## BEGIN EXTRACT TO READ

Resnet50 model for Inferentia

Introduction:

In this tutorial we will compile and deploy Resnet-50 model for Inferentia. This Jupyter notebook should be run on an instance which is inf1.6xlarge or larger. The compile part of this tutorial requires inf1.6xlarge and not the inference itself. For simplicity we will run this tutorial on inf1.6xlarge but in real life scenario the compilation should be done on a compute instance and the deployment on inf1 instance to save costs.

In this tutorial we provide three main sections:

  1. Compile the Resnet50 model and infer with batch size of 1

  2. Run the same compiled model on multiple cores

  3. Compile the Resnet50 model with batch size 5 and run it on multiple cores

Before running the following verify this Jupyter notebook is running “conda_aws_neuron_pytorch_p36” kernel. You can select the Kernel from the “Kernel -> Change Kernel” option on the top of this Jupyter notebook page.

Install Dependencies:

This tutorial requires the following pip packages:

  • torch-neuron

  • torchvision

  • neuron-cc[tensorflow]

These will be installed by default when configuring your environment using the Neuron PyTorch setup guide.

## END EXTRACT TO READ

TASK REQUIREMENTS:
1. Does the Resnet-50 tutorial above agree with each of these statements? (a) Only the compile step, not inference, needs an inf1.6xlarge instance. (b) The tutorial is organized into four main sections. (c) The notebook should use the "conda_aws_neuron_pytorch_p36" kernel. For each, answer yes or no and quote the words from the tutorial that decide it.
2. Duplicate the part of the Resnet-50 tutorial that runs from "In this tutorial we will" down to "Jupyter notebook page.", keeping every word unchanged.
3. Go on with the Resnet-50 tutorial, starting right after its last sentence.

## BEGIN INFORMATION SUPPLIED

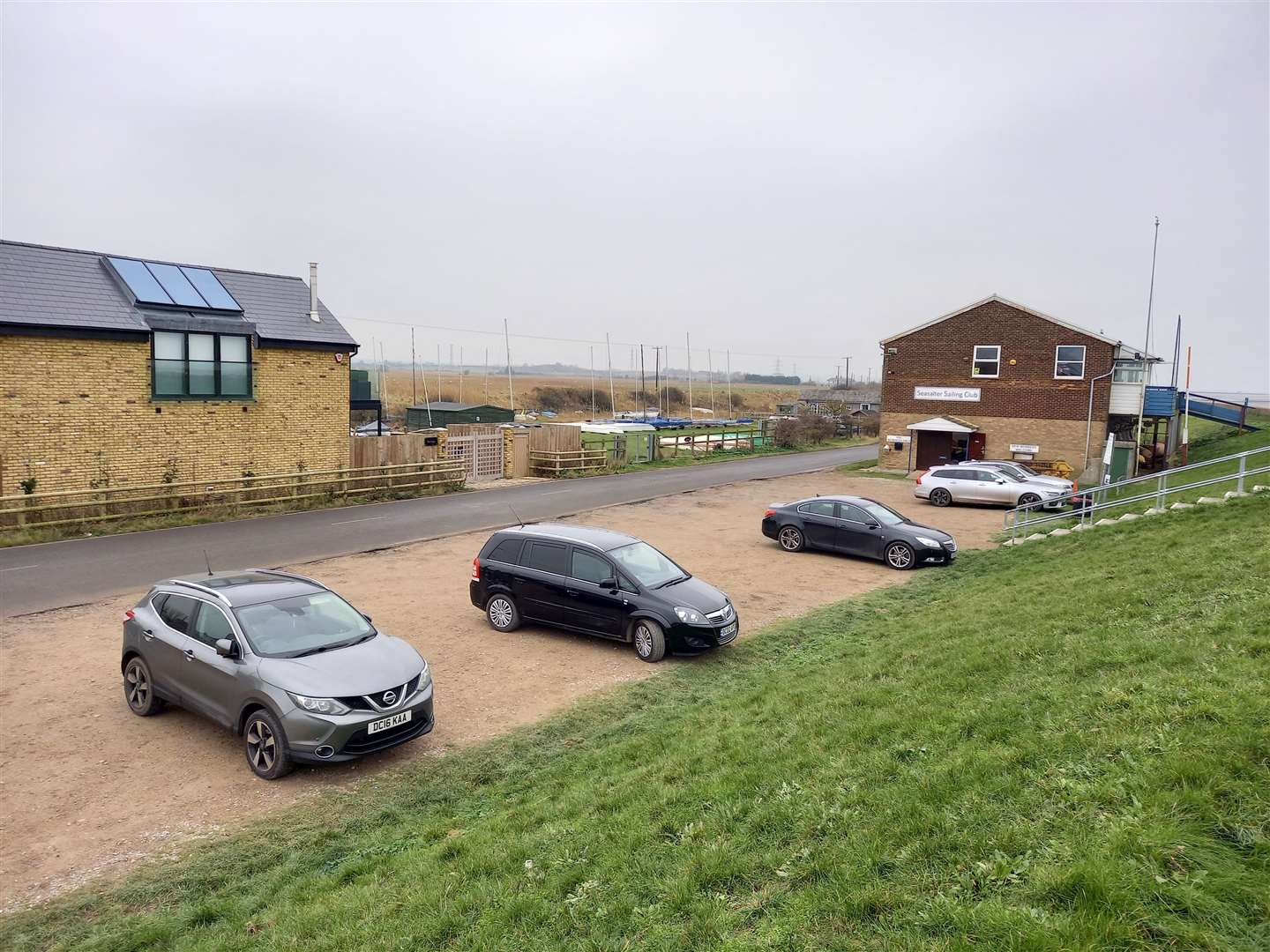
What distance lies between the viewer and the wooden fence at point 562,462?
34.4 m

## END INFORMATION SUPPLIED

THE REPLIES:
1.
(a) Yes: "The compile part of this tutorial requires inf1.6xlarge and not the inference itself."
(b) No: "In this tutorial we provide three main sections:"
(c) Yes: "Before running the following verify this Jupyter notebook is running “conda_aws_neuron_pytorch_p36” kernel."

2.
In this tutorial we will compile and deploy Resnet-50 model for Inferentia. This Jupyter notebook should be run on an instance which is inf1.6xlarge or larger. The compile part of this tutorial requires inf1.6xlarge and not the inference itself. For simplicity we will run this tutorial on inf1.6xlarge but in real life scenario the compilation should be done on a compute instance and the deployment on inf1 instance to save costs.

In this tutorial we provide three main sections:

  1. Compile the Resnet50 model and infer with batch size of 1

  2. Run the same compiled model on multiple cores

  3. Compile the Resnet50 model with batch size 5 and run it on multiple cores

Before running the following verify this Jupyter notebook is running “conda_aws_neuron_pytorch_p36” kernel. You can select the Kernel from the “Kernel -> Change Kernel” option on the top of this Jupyter notebook page.

3.
Compile model for Neuron

The following step will compile the resnet50 model. This will take a few minutes. At the end of script execution, the compiled model is saved as resnet50_neuron.pt in local directory

[ ]:
import torch
import numpy as np
import os
import torch_neuron
from torchvision import models
import logging

## Enable logging so we can see any important warnings
logger = logging.getLogger('Neuron')
logger.setLevel(logging.INFO)

image = torch.zeros([1, 3, 224, 224], dtype=torch.float32)

## Load a pretrained ResNet50 model
model = models.resnet50(pretrained=True)

## Tell the model we are using it for evaluation (not training)
model.eval()

## Analyze the model - this will show operator support and operator count
torch.neuron.analyze_model( model, example_inputs=[image] )

## Now compile the model - with logging set to "info" we will see
## what compiles for Neuron, and if there are any fallbacks
## Note: The "-O2" setting is default in recent releases, but may be needed for DLAMI
##       and older installed environments- model_neuron = torch.neuron.trace(model, example_inputs=[image], compiler_args="-O2")
model_neuron = torch.neuron.trace(model, example_inputs=[image])

# The output of this step will have the percentage of operations compiled, example:
#
# INFO:Neuron:The neuron partitioner created 1 sub-graphs
# INFO:Neuron:Neuron successfully compiled 1 sub-graphs, Total fused subgraphs = 1, Percent of model sub-graphs successfully compiled = 100.0%

## Export to saved model
model_neuron.save("resnet50_neuron.pt")
print("Compile Args, input tensor: {}, data type:'fp32', 'core': 1 ")
print("Compile success")

Run inference on Single Core

Initially we will just use one of the available neuron cores. Do not perform inference with a neuron traced model on a non neuron supported instance, results will not be calculated.

[ ]:
import os
import time
import torch
import torch_neuron
import json
import numpy as np
from urllib import request
from torchvision import models, transforms, datasets
from time import time

## Create an image directory containing a small kitten
os.makedirs("./torch_neuron_test/images", exist_ok=True)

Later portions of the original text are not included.